Unlike dumps created with arangodump and restored with arangorestore, hot backups can only be restored to the same type and structure of deployment. This means that one cannot restore a 3-node ArangoDB cluster’s hot backup to any other deployment than another 3-node ArangoDB cluster of the same version.

RocksDB Storage Engine Only

Hot backups rely on creation of hard links on actual RocksDB data files and directories. The same or according file system level mechanisms are not available to MMFiles deployments.

Storage Space

Without the creation of hot backups, RocksDB keeps compacting the file system level files as the operation continues. Compacted files are subsequently deleted automatically. Every hot backup needs to hold on to the files as they were at the moment of the hot backup creation, thus preventing the deletions and consequently growing the storage space of the ArangoDB data directory. That growth of course depends on the amount of write operations per time.

This is a crucial factor for sustained operation and might require significantly higher storage reservation for ArangoDB instances involved and a much more fine grained monitoring of storage usage than before.

Also note that in a cluster each RocksDB instance will be backed up individually and hence the overall storage space will be the sum of all RocksDB instances (i.e., data which is replicated between instances will not be de-duplicated for performance reasons).

Global Transaction Lock

In order to be able to create consistent hot backups, it is mandatory to get a very brief global transaction lock across the entire installation. In single server deployments constant invocation of very long running transactions could prevent that from ever happening during a timeout period. The same holds true for clusters, where this lock must now be obtained on all database servers at the same time.

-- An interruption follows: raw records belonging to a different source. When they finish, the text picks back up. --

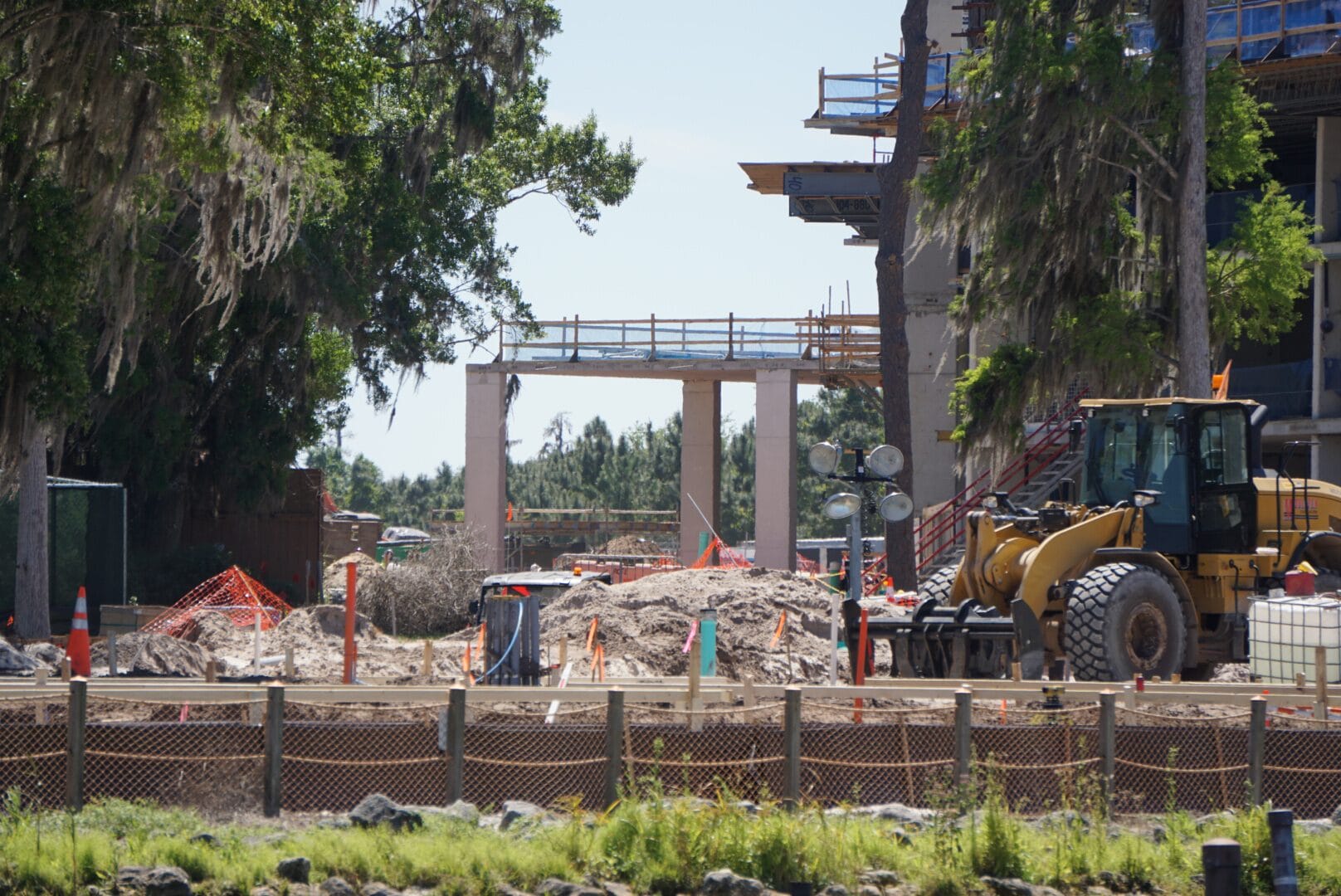 Construction site with machinery, dirt piles, and partially built structures surrounded by trees and fencing.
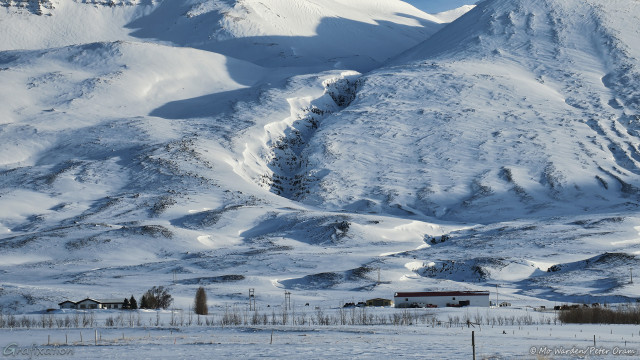 A photo of a snow scene, and the flank of a steep mountain lit from the right. A deep gulley has been created by water erosion and it curves down to ground level. At the foot are snow-covered red-roofed farm buildings, in the adjoining fields are horses. The sunlight is casting sharp shadows across the snowfields.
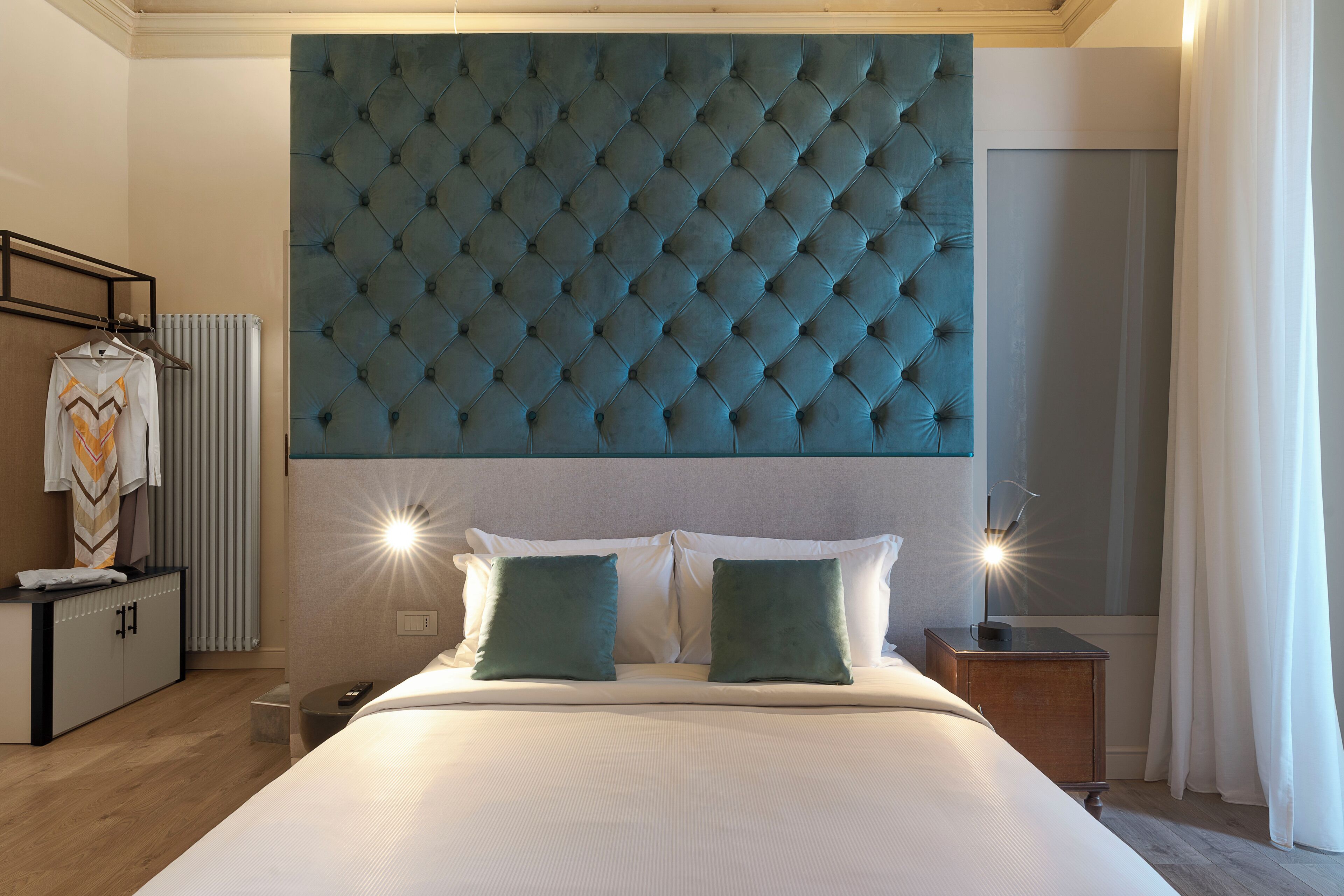 Ein Hotelzimmer mit einem großen, gepolsterten Kopfteil, einem Bett mit weißen Leinentüchern, zwei grünen Kissen, einem Nachttisch mit Lampe und einem Kleiderschrank mit Kleidung.
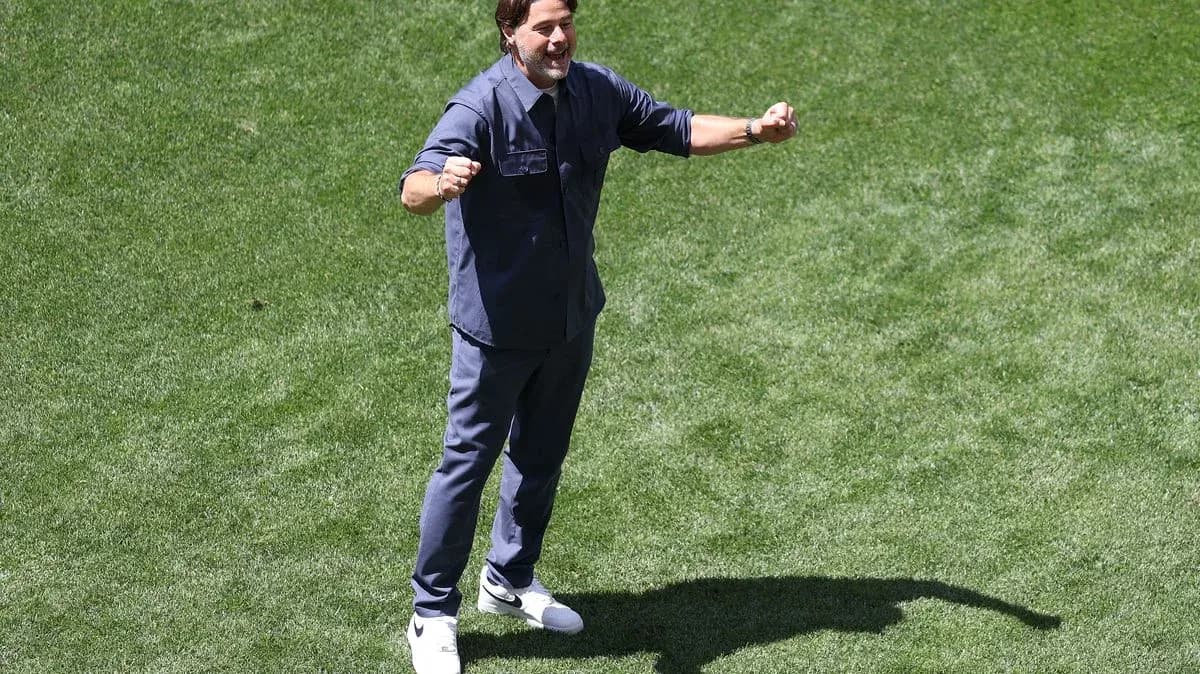 Coach celebrating on the field during training
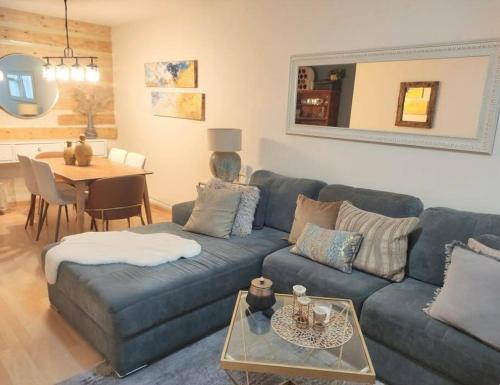 a living room with a blue couch and a table at Apartamento de 3 recámaras en el corazón de puebla in San Baltasar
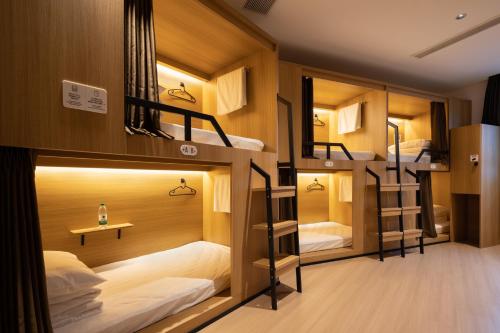 Giường trong phòng chung tại Qingdao Desti Youth Hostel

Especially in the cluster the result of these successively longer tries to obtain the global transaction lock might become visible in periods of apparent dead time. Locks might be obtained on some machines and and not on others, so that the process has to be retried over and over. Every unsuccessful try would then lead to the release of all partial locks.

ArangoSearch not Supported Yet

ArangoSearch views are not backed up and thus not restored yet. Therefore, views have to be dropped and recreated after a restore. This happens automatically in the background, but in particular in the presence of large amounts of data, the recreation of the ArangoSearch indexes can take some time after the restore. It is planned to rectify this limitation in one of the next releases.

Note furthermore that a running query with views can prevent a restore operation from happening whilst the query is running.

Windows not Supported Yet

The hot backup feature is not supported in the Windows version of ArangoDB at this point in time.

Services on Single Server

On a single server the installed Foxx microservices are not backed up and are therefore also not restored. This is because in single server mode the service installation is done locally in the file system and does not track the information in the _apps collection.

In a cluster, the coordinators will after a restore eventually restore the state of the services from the _apps collection.

Encryption at Rest

Currently, the hot backup simply takes a snapshot of the database files. If one is using encryption at rest, then the backed up files will be encrypted, with the encryption key that was used in the instance which created the backup.

Such an encrypted backup can only be restored to an instance using the same encryption key.

Replication and Hot Backup

Hot backups are not automatically replicated between instances. This is true for both the Active Failover setup with 2 (or more) single servers and for the Datacenter to Datacenter Replication between clusters. Simply take hot backups on all instances.